##### Bloc de texte
Depuis des années, les analystes du marché de la cybersécurité constatent que ce dernier est bien trop fractionné, avec des milliers de startups, petits éditeurs et intégrateurs. Un fractionnement qui, selon eux, n’est pas viable sur le long terme et se traduira par des fusions, acquisitions et disparitions, autrement dit par une inévitable forme de concentration des forces en présence.
Cette concentration tarde à venir et, surtout, ne se traduit pas forcément comme attendu. Ainsi, de grands acteurs d’autrefois comme Symantec ou McAfee ont quelque peu disparu du marché. Sans compter, Kaspersky trahit par son propre gouvernement et mis au ban des organisations occidentales depuis le déclenchement de la guerre en Ukraine (le gouvernement américain vient même de promulguer un texte interdisant à toute organisation et tout particulier l’usage des produits et services Kaspersky sur son sol).
Autre phénomène, les acteurs du marché ne sont pas avalés par des grosses entreprises mais plutôt par des fonds. Des fonds essentiellement anglo-saxons. Un phénomène qui justement inquiète le CESIN (le club des experts de la sécurité de l’information et du numérique).
L’association de RSSI vient en effet de publier une missive dans laquelle elle s’inquiète de la concentration croissante de solutions de cybersécurité anglo-saxonnes. Un émoi exacerbé par la récente acquisition de Darktrace par le fonds de capital-risque américain Thoma Bravo.
Un fonds américain en ligne de mire
Il est vrai qu’avec la succession de rachats effectués ses dernières années, Thoma Bravo focalise forcément l’attention : Imperva (2018), Barracuda Networls (201), Ping Identity (2022), Sailpont (2022), Proofpoint (2021), Sophos (en 2019), Veracode (2019) et désormais Darktrace pour ne citer que les plus connus.
Thoma Bravo a d’ailleurs lancé en mars 2024 un « Members – Cyber Consortium» regroupant la plupart de ses entités cybersécurité.
« Si l’on a l’habitude de s’inquiéter à juste titre, du monopole exercé par les GAFAM sur le numérique, on serait bien avisé de se pencher sur la domination croissante de Thoma Bravo dans le secteur hautement sensible de la cybersécurité » écrit ainsi le CESIN.
Selon l’association, une telle concentration risque d’entraîner une concurrence moindre et une prévisible augmentation des coûts. Elle peut ainsi se transformer en piège pour les entreprises clients. Pour le CESIN, bien des entreprises optent pour des approches « Best of Breed » et adoptent plusieurs fournisseurs de cybersécurité pour justement éviter toute forme de lock-in et d’emprisonnement commercial. « De nombreuses entreprises évitent de dépendre d’un seul fournisseur de cybersécurité et se retrouvent finalement piégées par ces acquisitions successives », constate ainsi le CESIN.
##########
##### Données enregistrées
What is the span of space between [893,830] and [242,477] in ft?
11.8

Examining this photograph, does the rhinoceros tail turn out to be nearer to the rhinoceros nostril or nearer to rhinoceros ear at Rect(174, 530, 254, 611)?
##########
Recopiez mot pour mot le passage du texte sur la concentration du marché de la cybersécurité qui commence par « Depuis des années, les » et se poursuit jusqu'à « forces en présence. ».

### Réponse
Depuis des années, les analystes du marché de la cybersécurité constatent que ce dernier est bien trop fractionné, avec des milliers de startups, petits éditeurs et intégrateurs. Un fractionnement qui, selon eux, n’est pas viable sur le long terme et se traduira par des fusions, acquisitions et disparitions, autrement dit par une inévitable forme de concentration des forces en présence.